Almost by accident, in 1997 I became a crime reporter, specializing in church-related financial frauds. My first major investigative report, called “Fleecing the Faithful,” is still online.
Michael Cohen’s book “Disloyal” brings back those years.
The crime schemes I covered were obscure, and often complicated to explain. Although they ruined many lives, they did so quietly. Cases typically lacked physical violence, dead bodies or sex. Hence few except the biggest ever got much media attention.
Yet religious based frauds were (& are) plentiful & destructive. And they didn’t have to directly involve “church” to be religious, at least for me. That’s because these crimes, like others, involve one of the central religious issues, namely the reality of evil. In fact, these cases’ lack of lurid melodrama made it easier for me to focus, at least In reflecting on them, on the underlying question:
how and why did once seemingly respectable and even pious people become ruthless predators. In the cases I covered, all the perpetrators were, or had once been, “good Christians,” even Quakers.
Michael Cohen was a fixer, not a philosopher. But if he does not ponder the nature of evil, he writes vividly of it’s taking human form. And he speaks plainly not only about Donald Trump. He also tells how it happened to him:
Ever since I signed on with the Trump Organization in 2007, I had wanted the Boss to run for president, and I told him so again and again. I thought Trump was a visionary, with a no-nonsense attitude and the charisma to attract all kinds of voters. I saw many times that he had a natural ease with working-class folks, especially his fans—like those who watched The Apprentice and Celebrity Apprentice and WWE—provided they were kept at a distance.

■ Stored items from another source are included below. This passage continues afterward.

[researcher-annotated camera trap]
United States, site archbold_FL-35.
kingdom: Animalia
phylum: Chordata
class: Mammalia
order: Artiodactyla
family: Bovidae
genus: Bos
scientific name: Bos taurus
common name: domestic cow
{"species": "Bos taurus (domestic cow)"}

In the years since, I have asked myself why I wanted so badly for Trump to become president. I developed a slew of answers and justifications over time: I thought he would rise to the office and it would bring out the best in him. I thought his brand of straight talk and no-bullshit honesty would rid the country of the scourge of political correctness. I thought his business acumen and way of seeing the world would offer a bracing change for the country and help fix our failing infrastructure.
I thought his America First political stance would make the country stronger, and I thought his original and unique approaches to trade and taxes would transform society, for the good. I thought his aversion to the nonstop, unending wars in the Middle East would restore sanity to foreign policy.

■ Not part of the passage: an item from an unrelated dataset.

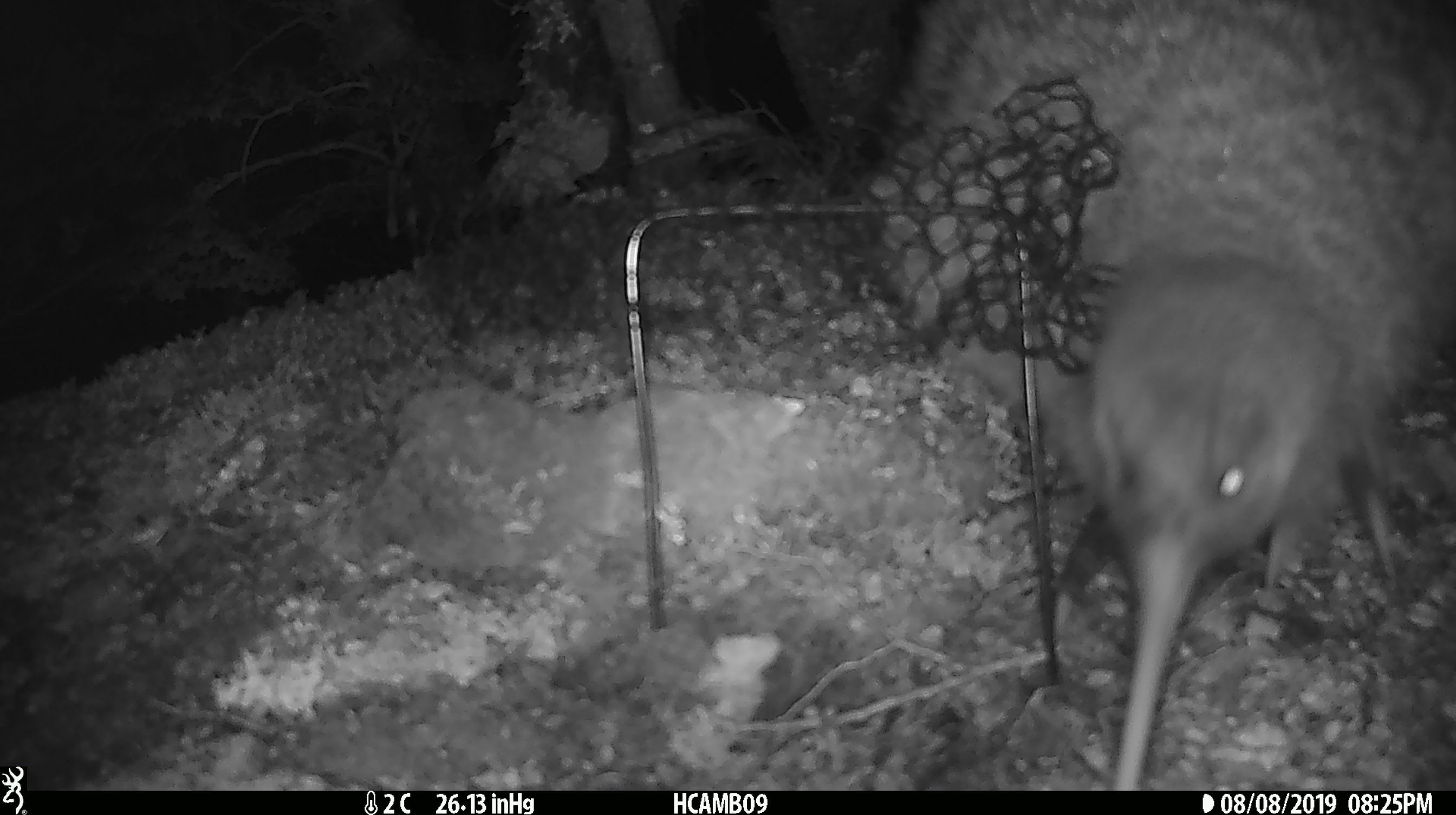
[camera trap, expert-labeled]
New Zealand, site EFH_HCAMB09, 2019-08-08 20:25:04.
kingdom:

Those were the things I told myself as I nagged and wheedled and tried to convince him to take the idea of running for the White House seriously. I knew he was a liar and a master manipulator, along with the myriad less-than-sterling characteristics I had witnessed over the years, but I believed his positive qualities outweighed the downsides and perfection shouldn’t be the enemy of good.
But here’s the ugly truth—a motive I share with deep and abiding regret and shame, and one only unearthed after much soul searching and reflection as I painted the walls in prison and stared at the ceiling from my bunk. The real real truth about why I wanted Trump to be president was because I wanted the power that he would bring to me. I wanted to be able to crush my enemies and rule the world.
I know it sounds crazy, but look at what Trump is doing now: running the world, into the ground, but still, he literally rules. Underneath all the layers of delusion and wishful thinking and willful ignorance and stupidity, I was like Gollum in The Lord of the Rings, lusting after the power that would come from possessing the White House—“my precious”—and I was more than willing to lie, cheat, and bully to win.
Trump was the only person I had ever encountered who I believed could actually pull off that feat, and I recognized early the raw talent and charisma and pure ruthless ambition to succeed he possessed.
I saw what others didn’t, what others thought was a joke, at their own peril, and that was my true motive. I knew Trump would do whatever was necessary to win. I just lacked the imagination and moral purpose to actually think about what that would mean for America, the world, for me, and for my family.
Because here’s the thing: When you sell your soul, you do exactly that: sell your soul.
With this book, with his jail term and disgrace, has Cohen bought back his soul? I don’t know yet what I think about that. During the three years when I was reporting on church frauds, I struggled with it then. I’m only sure that the price is high. Because Cohen didn’t sell only his soul. He was a key to selling America’s soul too.